(Madrid) Grande figure du cinéma espagnol et européen, le réalisateur Carlos Saura, auteur d’une cinquantaine de films dont Cria cuervos en 1975, est décédé vendredi chez lui, près de Madrid, à l’âge de 91 ans.

« L’Académie du cinéma a le profond regret d’annoncer le décès de Carlos Saura […], l’un des cinéastes fondamentaux de l’histoire du cinéma espagnol, mort aujourd’hui à son domicile à 91 ans » dans la région de Madrid, « entouré de ses êtres chers », a-t-elle annoncé sur Twitter.

« Son dernier film, Las paredes hablan (les murs parlent), était sorti vendredi (dernier), preuve de son activité infatigable et de son amour pour son métier jusqu’à ses derniers instants », a-t-elle encore dit.

« Carlos Saura nous quitte, figure fondamentale de la culture espagnole », a réagi le premier ministre espagnol, Pedro Sanchez.  

« Son talent fait et fera toujours partie du patrimoine culturel de notre histoire grâce à des films inoubliables comme ¡Ay, Carmela! ou La cousine Angélique. Nous disons au revoir au réalisateur de l’imagination, mais son cinéma, lui, reste », a ajouté le dirigeant socialiste.

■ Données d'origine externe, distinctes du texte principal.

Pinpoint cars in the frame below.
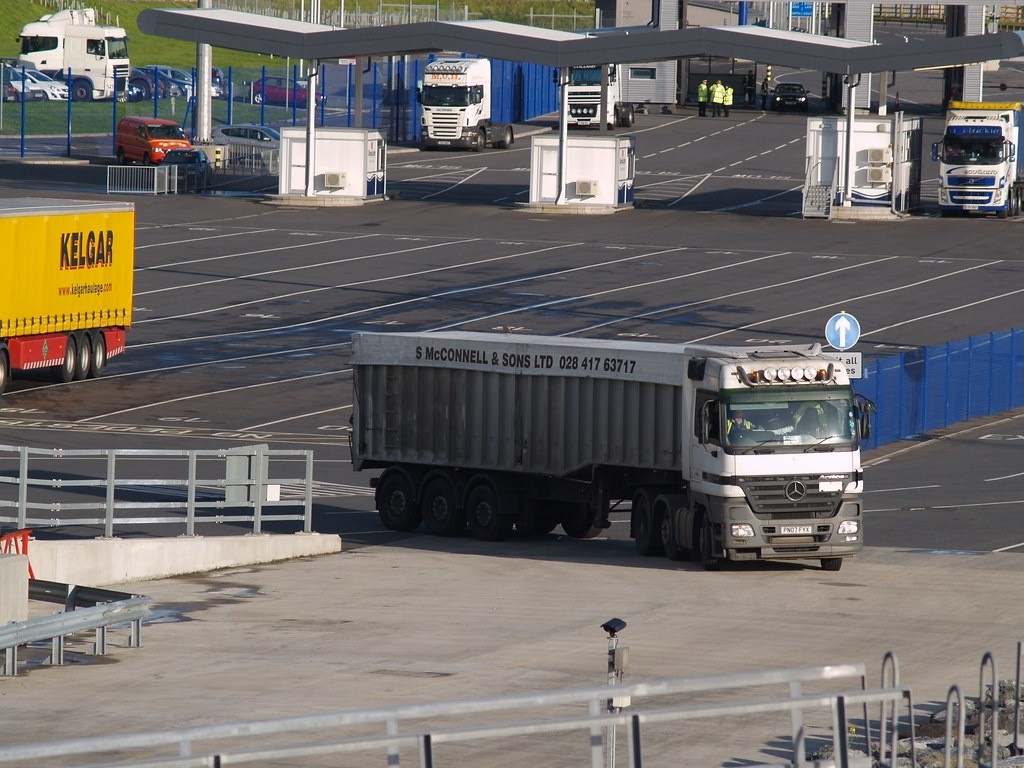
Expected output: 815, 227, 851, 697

« Son cinéma ne mourra jamais. Adieu, Carlos Saura », a également tweeté la Maison Royale, avec une photo montrant le cinéaste discutant avec le roi et la reine.

« Artiste total »

Né le 4 janvier 1932 à Huesca (Aragon, nord) dans une famille d’artistes, Carlos Saura, « créateur irremplaçable », devait recevoir samedi un Goya d’honneur lors de la cérémonie des récompenses du cinéma espagnol qui se tient à Séville.  

Le monde du cinéma espagnol, dont Saura était l’un des grands noms avec Luis Buñuel ou Pedro Almodovar, a salué la mémoire d’un « artiste total » ayant « reçu tous les prix imaginables durant sa carrière », selon les mots du ministre de la Culture, Miquel Iceta.

« Avec Carlos Saura, se meurt une partie ô combien importante de l’histoire du cinéma espagnol. Il laisse derrière lui une œuvre indispensable pour la réflexion profonde sur les comportements de l’être humain. Repose en paix mon ami », a réagi pour sa part l’acteur star Antonio Banderas.

Publiant une photo d’elle enfant sur les genoux de son père, sa fille Anna Saura, qu’il avait eue avec l’actrice Eulalia Ramón, lui a dit : « Repose en paix, merci pour tout. Je t’aime pour toujours ».

L’ancien président du Festival de Cannes Gilles Jacob a pour sa part salué un « artiste brillant, sophistiqué, d’une grande tendresse pour les gens humbles mais également un être d’une qualité humaine exceptionnelle ».

Cria cuervos

Réalisateur en 1975 de Cria cuervos – allégorie de la dictature qui a asphyxié son pays jusqu’à cette année-là et qui avait été prix du jury à Cannes –, Carlos Saura a d’abord placé son œuvre sous le signe du réalisme social avant de privilégier des films musicaux, notamment sur le flamenco, devenant, un peu malgré lui, un ambassadeur de la culture espagnole, mais pas uniquement.

Le premier ministre portugais António Costa a d’ailleurs voulu « rappeler la contribution fondamentale que son film Fados, a apportée à la candidature réussie du fado au patrimoine culturel immatériel de l’humanité.

Saura, qui a tourné au total une cinquantaine de films, a obtenu sa première reconnaissance internationale en 1966 à Berlin avec un Ours d’argent pour La Chasse.

Il avait obtenu de nouveau la même récompense avec Peppermint frappé deux ans plus tard tandis que La cousine Angélique avait été aussi prix du jury à Cannes en 1974.

En 2016, dans un entretien avec l’AFP, le cinéaste avait affirmé que la reconnaissance dans son pays était venue « avec la vieillesse », se remémorant des critiques, parfois féroces, reçues par ses premiers films.

Il avait même estimé que s’il s’en était tenu aux soutiens reçus en Espagne, il n’aurait « tourné qu’un seul film », disant devoir « beaucoup » à la France, où il se rendait régulièrement.

Photographe depuis sa plus tendre enfance, le cinéaste a mis beaucoup de temps à montrer ses images. « Je gardais mes photos pour moi, jusqu’à ce qu’un ami me convainque de les exposer », confiait-il. Son premier livre de clichés a été publié en 2003.

Plusieurs fois marié et père de plusieurs enfants, il avait notamment été en couple avec Geraldine Chaplin, sa muse avec qui il avait eu un enfant.